Very recent studies investigating the effectiveness of graphic warnings on cigarette packets and the link between genetics, smoking rates and taxation of cigarettes are just two examples of a long history of well-publicised research about tobacco, its effect on public health and how best to reduce this effect. A few months ago we heard that if you’re a woman and you stop smoking by the time you’re 30, your chance of dying from a smoking-related death is 97% less than if you carry on until middle age.

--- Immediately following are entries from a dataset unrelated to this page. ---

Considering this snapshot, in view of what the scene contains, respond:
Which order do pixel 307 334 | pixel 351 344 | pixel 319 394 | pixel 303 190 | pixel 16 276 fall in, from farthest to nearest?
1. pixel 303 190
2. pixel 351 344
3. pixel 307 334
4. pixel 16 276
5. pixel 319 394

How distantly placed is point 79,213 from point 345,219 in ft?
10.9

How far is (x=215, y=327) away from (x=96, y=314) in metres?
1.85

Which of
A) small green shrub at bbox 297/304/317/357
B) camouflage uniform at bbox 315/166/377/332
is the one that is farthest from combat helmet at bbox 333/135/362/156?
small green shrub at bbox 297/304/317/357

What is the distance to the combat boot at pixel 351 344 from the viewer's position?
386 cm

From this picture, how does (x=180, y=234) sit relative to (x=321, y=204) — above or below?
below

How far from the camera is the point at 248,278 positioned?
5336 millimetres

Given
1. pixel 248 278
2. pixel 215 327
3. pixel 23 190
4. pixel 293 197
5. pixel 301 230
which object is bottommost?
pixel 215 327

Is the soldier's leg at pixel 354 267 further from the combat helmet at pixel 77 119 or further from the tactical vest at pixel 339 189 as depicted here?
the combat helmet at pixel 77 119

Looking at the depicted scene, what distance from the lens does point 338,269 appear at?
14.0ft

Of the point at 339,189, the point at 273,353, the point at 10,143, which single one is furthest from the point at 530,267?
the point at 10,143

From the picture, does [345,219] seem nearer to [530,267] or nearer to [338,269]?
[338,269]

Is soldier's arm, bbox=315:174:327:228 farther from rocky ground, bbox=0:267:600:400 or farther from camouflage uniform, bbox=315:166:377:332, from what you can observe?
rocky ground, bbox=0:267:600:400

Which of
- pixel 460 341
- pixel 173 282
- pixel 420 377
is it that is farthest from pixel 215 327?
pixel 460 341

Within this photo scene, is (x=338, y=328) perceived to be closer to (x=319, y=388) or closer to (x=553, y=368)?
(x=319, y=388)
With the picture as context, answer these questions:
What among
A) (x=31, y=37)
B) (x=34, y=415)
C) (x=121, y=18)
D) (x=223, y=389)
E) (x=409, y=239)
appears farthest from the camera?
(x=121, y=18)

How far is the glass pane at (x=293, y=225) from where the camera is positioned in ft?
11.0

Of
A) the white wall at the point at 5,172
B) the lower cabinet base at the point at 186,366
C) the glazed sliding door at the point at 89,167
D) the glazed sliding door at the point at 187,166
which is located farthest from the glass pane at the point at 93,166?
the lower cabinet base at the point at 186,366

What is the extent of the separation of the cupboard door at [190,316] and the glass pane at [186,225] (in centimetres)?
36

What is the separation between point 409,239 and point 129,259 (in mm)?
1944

Studies linking weight-loss or obesity and one lifestyle factor or another are numerous. And the infamous tabloid headlines claiming that pretty much every lifestyle choice conceivable can give you cancer are still being published. But how reliable are the studies? How should policy-makers (and the general public) know what to make of them?
Like studies on the health effects of illegal drugs and alcohol, the added political and commercial implications of research on these topics makes it more difficult to take research at face value. There are all sorts of potential sources of bias, from funding sources to personal desires for high impact publications and newspaper headlines. Equally many studies are large, rigorous and potentially hugely informative. Rather than being convinced by the research that most supports their own policy stance, politicians need to take a more analytical approach to health policy in key areas such as obesity and alcohol and tobacco use. The fact that there are only a handful of MPs in parliament with past experience as practicing scientists is evidence of the lack of scientific training in politics. That isn’t to say that all political decisions can be made based upon cold, hard, replicable scientific results – merely that better decisions can be made when all the possible evidence is examined and analyzed. “Evidence-based policy” is a term that gets banded about a lot, but really is essential to good political choices.
On a positive note, many are becoming aware of this need. There has been talk of manditory “science lessons” to teach politicians basic analytical skills, and there have been more and more vocal calls to forge more links between science and politics. In addition, Scientists are becoming more savvy when it comes to communicating science to politicians and the public. Many scientists are learning how to present their work to the media and becoming involved in engagement through social media, science fairs and TV appearances. A scheme pairing MPs with praciticing scientists has also been rolled out.These are all positive, exciting steps forward, but we will have to wait and see whether this will actually affect how politicians make decisions – decisions with the potential to affect us all.